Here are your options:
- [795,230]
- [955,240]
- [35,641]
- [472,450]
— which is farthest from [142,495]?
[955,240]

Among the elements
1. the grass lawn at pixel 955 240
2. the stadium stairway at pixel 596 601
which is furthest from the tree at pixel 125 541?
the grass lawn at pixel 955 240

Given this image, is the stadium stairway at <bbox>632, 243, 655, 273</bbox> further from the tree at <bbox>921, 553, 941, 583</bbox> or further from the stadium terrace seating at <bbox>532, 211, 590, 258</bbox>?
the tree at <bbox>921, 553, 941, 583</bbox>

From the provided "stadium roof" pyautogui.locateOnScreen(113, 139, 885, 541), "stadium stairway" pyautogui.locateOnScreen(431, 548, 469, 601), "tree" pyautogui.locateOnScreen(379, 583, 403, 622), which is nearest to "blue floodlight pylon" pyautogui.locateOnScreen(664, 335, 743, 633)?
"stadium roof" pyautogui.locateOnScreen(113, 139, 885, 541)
______________________________
#### [Aim of the task]
Please copy out all of the material above word for word, keeping every line and character unchanged.

#### [Response below]
Here are your options:
- [795,230]
- [955,240]
- [35,641]
- [472,450]
— which is farthest from [142,495]?
[955,240]

Among the elements
1. the grass lawn at pixel 955 240
2. the stadium stairway at pixel 596 601
which is furthest from the tree at pixel 125 541?
the grass lawn at pixel 955 240

Given this image, is the stadium stairway at <bbox>632, 243, 655, 273</bbox> further from the tree at <bbox>921, 553, 941, 583</bbox> or further from the stadium terrace seating at <bbox>532, 211, 590, 258</bbox>?
the tree at <bbox>921, 553, 941, 583</bbox>

From the provided "stadium roof" pyautogui.locateOnScreen(113, 139, 885, 541), "stadium stairway" pyautogui.locateOnScreen(431, 548, 469, 601), "tree" pyautogui.locateOnScreen(379, 583, 403, 622), which is nearest to "blue floodlight pylon" pyautogui.locateOnScreen(664, 335, 743, 633)?
"stadium roof" pyautogui.locateOnScreen(113, 139, 885, 541)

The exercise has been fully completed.